Rebasing tokens can alter the balance of any addresses holding their tokens arbitrarily. This usually works at pre specified intervals and as a result of a handful of variables used in the economics of a rebasing token.
Rebasing tokens typically work in two ways.
A negative rebasing token, the more common variant, deflates the balances of token owners. Because the rebasing is not triggered by transfers, the router cannot expect when or how a rebasing will happen. Once it does, the pair reserves will be unbalanced, and the next person to transact with the pair will bear the cost of the delta as a result of the rebasing.
Needless to say, an unenviable position.
Negative rebasing tokens have solved this error by altering their token contract to call sync on the trading pair at the end of every transaction involving the Materia router contract. Those interested in forking the router contract should anticipate that negative rebasing tokens will break the pair until the token contracts are updated to accommodate your new router.

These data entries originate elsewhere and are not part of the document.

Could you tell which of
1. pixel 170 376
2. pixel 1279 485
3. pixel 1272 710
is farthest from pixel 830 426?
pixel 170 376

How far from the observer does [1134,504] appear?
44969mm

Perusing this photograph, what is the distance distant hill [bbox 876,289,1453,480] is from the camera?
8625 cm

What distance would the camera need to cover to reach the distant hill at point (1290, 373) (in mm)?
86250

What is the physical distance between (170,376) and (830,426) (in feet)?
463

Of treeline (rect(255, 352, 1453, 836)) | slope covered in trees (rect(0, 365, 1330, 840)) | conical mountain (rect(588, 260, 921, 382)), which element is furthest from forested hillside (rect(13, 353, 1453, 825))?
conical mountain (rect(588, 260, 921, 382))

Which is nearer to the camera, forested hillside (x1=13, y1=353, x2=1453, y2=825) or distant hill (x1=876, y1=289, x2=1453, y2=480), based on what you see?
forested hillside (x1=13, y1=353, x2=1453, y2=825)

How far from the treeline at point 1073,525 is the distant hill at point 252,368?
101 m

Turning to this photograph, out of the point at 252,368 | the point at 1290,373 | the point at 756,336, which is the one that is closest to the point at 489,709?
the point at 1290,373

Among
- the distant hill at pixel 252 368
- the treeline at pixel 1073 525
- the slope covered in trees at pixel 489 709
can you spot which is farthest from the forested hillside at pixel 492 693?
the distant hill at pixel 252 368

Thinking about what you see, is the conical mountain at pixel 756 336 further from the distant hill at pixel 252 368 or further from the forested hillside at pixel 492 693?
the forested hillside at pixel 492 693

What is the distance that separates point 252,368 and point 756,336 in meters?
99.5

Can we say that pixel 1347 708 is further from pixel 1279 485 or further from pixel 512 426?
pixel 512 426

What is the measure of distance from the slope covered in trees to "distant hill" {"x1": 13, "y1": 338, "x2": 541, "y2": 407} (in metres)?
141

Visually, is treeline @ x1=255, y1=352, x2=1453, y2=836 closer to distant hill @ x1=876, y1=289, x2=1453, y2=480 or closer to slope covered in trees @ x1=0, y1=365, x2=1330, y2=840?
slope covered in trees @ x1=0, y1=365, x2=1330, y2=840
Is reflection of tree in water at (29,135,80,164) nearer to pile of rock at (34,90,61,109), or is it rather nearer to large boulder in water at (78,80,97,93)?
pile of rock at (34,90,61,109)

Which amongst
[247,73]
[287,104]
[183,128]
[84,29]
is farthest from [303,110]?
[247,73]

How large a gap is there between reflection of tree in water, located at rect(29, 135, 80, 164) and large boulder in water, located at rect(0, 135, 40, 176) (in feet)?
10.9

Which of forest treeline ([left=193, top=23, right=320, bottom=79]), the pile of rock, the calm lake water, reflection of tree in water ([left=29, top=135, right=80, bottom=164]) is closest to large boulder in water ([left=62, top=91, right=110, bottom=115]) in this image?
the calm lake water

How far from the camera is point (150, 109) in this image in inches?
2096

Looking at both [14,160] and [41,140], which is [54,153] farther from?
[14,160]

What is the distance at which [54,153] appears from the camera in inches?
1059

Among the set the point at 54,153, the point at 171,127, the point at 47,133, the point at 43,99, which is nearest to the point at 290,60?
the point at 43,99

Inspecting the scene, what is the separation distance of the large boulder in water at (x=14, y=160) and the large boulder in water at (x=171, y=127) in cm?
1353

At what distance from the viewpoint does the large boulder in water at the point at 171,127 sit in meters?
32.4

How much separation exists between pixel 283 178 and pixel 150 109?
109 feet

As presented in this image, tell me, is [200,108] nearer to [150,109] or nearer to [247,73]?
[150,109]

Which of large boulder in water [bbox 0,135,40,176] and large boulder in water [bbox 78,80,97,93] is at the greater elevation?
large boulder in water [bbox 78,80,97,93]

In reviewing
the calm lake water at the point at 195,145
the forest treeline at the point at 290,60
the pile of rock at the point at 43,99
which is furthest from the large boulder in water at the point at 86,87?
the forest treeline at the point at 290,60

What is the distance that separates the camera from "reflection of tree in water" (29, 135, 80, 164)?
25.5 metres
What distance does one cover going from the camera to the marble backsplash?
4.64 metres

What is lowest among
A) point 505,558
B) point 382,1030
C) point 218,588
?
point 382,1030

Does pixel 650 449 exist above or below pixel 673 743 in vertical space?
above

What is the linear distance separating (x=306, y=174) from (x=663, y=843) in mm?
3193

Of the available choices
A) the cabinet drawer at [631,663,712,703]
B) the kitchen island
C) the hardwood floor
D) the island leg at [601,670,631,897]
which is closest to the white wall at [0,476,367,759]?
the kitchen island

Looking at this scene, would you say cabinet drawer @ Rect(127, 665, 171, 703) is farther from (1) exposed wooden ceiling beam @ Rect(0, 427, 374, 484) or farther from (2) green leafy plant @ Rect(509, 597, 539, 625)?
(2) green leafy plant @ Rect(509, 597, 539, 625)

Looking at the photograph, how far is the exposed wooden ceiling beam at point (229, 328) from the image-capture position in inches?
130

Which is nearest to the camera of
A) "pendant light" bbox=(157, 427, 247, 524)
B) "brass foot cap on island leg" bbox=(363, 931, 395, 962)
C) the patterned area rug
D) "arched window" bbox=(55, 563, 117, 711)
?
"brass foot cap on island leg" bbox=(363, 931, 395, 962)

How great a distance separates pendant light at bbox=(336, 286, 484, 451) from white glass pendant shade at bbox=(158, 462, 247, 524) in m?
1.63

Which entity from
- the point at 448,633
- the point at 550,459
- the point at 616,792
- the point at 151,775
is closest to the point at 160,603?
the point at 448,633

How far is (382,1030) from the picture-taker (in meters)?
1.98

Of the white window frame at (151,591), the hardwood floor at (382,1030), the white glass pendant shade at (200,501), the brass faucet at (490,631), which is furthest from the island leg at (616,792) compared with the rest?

Positive rebasing tokens arbitrarily increase the balances of token holders. When a positive rebase happens, it creates a surplus that is unaccounted for in the trading pair. Because the extra tokens are unaccounted for in the trading pair, anyone can call skim() on the trading pair and effectively steal the positive difference from the rebalance.
While positive rebalancing does not break any functionality of Materia, those interested in them should be aware that the positive balance found in any pair will be freely available for taking.
For those interested in building a rebasing token, a word of caution: many contracts involving decentralized trading and liquidity provisioning will break upon interacting with your token. An example approach that will lead to much easier integration in future protocols can be found in CHAI. CHAI uses a wrapper function that contains the rebalancing within the wrapper, such that the redeemable token can be easily integrated into many different systems.
The LOCKED error is a guard built into the router contract that prevents customized reentrancy contracts from attempting to return malicious code into the router contract at the end of a transaction.
This error is commonly encountered when using Ganache CLI to fork the Ethereum mainnet to a local instance as a part of a development environment. The error is a bug in Ganache-Cli that will hopefully be fixed in a future release by the truffle team.
A temporary fix is available by simply restarting the local fork.
This is an error with either Metamask or Ganache-CLI. It usually occurs after a local fork is instantiated and contracts are deployed but there is one failed transaction.
A temporary fix is available by restarting the local fork and resetting metamask.
This means the core contract was unable to send tokens to the recipient. This is most likely due to a scam token, where the token owner has maliciously disabled the transfer function in a way that allows users to buy the token, but not sell them.
This is a result of a transaction that took too long to be broadcast to the mainnet.
Materia does not set gas prices natively, so most users default to the suggested gas prices in metamask. Sometimes metamask gets it wrong, though, and sets the gas price too low. If a swap takes more than 20 minutes to execute, the core contract won’t allow it to go through.
Finding accurate gas prices can be a challenge, for the time being, we like Gas Now.
VM Exception While Processing Transaction: Action Requires an Active Reserve
This is potentially a ganache bug encountered when working on flash swaps. We haven’t figured out the source of it yet.
There are rare circumstances where users are unable to approve a token on the Materia front end.
This is a result of some token contracts taking steps to defend against malicious contracts that attempt to front run approvals and steal a users tokens. It happens only when the user is trying to increase an approval allowance from a preallocated amount to a larger one, and only happens with a few token contracts.
The solution is have the user manually set the router contract approval amount to zero, then to the number they want. The easiest way to do this is through Etherscan.